-- start --
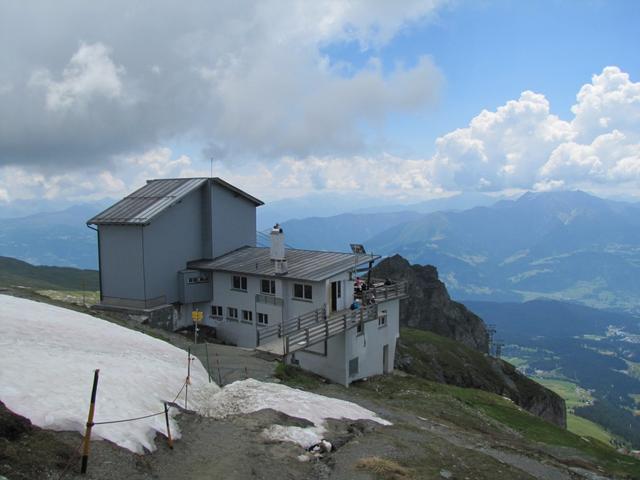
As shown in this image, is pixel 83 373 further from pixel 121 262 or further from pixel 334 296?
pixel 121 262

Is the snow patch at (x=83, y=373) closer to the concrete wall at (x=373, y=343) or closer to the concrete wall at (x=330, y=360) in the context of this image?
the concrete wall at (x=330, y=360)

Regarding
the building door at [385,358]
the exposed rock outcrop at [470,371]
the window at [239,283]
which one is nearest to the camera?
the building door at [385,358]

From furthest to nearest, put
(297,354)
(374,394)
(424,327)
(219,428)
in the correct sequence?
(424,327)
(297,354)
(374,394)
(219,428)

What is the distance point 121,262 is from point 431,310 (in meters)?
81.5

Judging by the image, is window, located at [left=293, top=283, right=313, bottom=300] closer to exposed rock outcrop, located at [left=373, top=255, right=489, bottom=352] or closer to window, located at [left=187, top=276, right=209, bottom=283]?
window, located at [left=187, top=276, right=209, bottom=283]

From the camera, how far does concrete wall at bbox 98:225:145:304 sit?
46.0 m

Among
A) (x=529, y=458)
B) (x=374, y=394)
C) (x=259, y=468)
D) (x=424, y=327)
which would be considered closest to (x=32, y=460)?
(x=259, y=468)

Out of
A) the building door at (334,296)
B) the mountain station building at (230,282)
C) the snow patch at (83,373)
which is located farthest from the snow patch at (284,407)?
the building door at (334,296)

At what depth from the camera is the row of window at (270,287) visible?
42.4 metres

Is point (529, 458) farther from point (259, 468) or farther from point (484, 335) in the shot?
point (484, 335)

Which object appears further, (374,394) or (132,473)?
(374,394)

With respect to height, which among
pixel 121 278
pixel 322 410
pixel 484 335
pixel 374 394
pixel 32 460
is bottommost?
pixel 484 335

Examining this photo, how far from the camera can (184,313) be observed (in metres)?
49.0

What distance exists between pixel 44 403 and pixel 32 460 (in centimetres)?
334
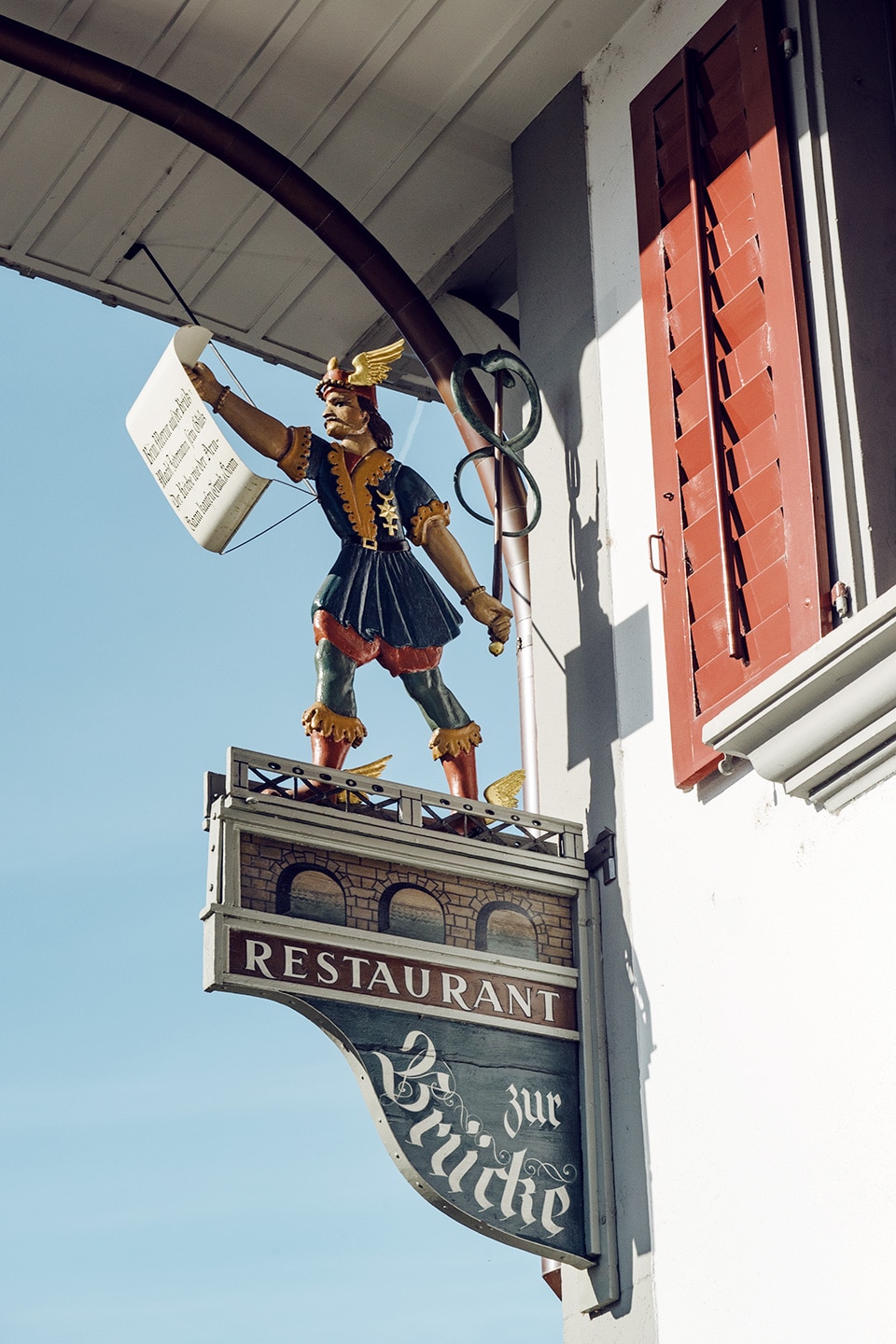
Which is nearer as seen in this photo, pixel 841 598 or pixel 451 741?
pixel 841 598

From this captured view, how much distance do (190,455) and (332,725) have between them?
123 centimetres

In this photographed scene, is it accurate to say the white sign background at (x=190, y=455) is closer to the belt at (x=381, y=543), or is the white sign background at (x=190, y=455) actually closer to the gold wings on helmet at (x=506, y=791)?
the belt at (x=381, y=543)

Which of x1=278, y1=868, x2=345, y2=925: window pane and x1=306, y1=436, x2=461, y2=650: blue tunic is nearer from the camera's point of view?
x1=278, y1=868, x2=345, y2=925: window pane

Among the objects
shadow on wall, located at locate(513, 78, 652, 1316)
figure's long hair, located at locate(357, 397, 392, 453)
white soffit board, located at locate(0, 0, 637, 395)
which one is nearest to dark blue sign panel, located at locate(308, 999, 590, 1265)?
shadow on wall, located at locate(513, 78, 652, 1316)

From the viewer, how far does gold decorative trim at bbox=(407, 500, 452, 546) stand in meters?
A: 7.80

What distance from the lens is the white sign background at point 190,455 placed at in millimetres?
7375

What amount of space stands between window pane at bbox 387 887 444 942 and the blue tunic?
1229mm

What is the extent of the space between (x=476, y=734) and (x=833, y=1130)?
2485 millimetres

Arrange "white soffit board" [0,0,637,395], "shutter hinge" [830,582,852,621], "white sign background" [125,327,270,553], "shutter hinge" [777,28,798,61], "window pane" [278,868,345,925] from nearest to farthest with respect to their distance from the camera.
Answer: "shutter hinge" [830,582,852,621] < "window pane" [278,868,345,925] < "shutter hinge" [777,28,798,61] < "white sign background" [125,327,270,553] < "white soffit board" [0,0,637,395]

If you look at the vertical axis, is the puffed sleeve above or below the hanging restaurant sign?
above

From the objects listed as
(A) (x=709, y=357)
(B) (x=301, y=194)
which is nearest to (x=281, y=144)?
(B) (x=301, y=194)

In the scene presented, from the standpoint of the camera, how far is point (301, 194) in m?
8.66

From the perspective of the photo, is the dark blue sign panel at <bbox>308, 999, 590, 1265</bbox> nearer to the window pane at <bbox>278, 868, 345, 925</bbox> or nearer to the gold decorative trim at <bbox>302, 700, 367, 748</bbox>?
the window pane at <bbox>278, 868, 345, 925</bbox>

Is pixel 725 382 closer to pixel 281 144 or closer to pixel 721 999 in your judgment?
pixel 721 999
-- end --
-- start --
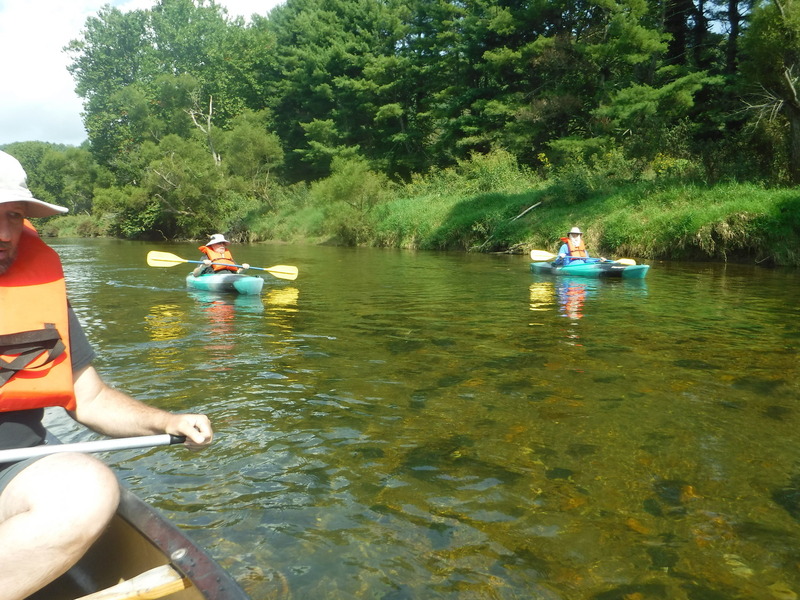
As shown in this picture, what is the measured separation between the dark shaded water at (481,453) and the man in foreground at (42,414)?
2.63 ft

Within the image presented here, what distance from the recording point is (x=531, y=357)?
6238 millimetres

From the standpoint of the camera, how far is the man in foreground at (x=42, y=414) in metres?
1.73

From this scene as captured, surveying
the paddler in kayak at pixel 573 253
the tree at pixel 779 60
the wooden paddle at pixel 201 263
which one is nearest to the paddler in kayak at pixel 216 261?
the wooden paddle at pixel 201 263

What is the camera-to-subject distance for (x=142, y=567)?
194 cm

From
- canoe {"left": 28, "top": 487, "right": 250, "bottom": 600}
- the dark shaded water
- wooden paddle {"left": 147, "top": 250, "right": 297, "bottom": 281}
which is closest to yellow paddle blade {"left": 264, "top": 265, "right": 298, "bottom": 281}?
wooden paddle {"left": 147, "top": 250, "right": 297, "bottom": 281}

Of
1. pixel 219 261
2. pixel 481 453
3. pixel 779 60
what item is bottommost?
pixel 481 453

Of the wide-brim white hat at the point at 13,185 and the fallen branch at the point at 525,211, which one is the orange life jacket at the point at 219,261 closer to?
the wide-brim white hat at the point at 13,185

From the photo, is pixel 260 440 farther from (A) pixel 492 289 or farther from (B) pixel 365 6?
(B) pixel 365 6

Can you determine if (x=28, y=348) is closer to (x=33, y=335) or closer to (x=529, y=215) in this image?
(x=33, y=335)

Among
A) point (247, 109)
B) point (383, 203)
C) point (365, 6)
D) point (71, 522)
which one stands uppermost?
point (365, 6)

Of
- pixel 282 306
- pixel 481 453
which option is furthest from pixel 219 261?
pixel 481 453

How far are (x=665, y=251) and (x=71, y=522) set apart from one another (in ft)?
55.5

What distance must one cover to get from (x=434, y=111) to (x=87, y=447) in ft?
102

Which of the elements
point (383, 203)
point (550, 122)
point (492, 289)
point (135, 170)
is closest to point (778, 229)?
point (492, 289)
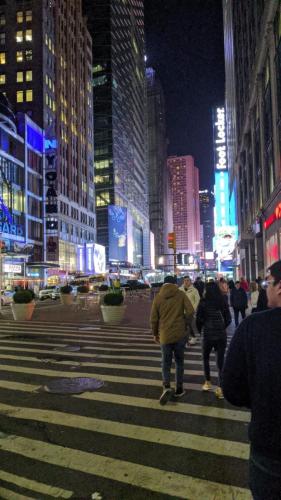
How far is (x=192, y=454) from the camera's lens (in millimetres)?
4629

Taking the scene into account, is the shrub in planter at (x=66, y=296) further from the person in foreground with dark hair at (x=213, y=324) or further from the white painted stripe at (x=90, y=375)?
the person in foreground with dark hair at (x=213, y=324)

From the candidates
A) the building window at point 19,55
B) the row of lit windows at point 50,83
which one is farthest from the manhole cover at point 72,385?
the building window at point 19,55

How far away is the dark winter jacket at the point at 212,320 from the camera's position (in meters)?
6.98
-- end --
- **Short problem**
Return every line of the records above that contains the word "farther".

- **Answer for the task**
Is point (529, 458) farther from point (259, 468) or farther from point (484, 335) in the shot?
From the photo, is pixel 260 440 farther from (A) pixel 492 289 or farther from (B) pixel 365 6?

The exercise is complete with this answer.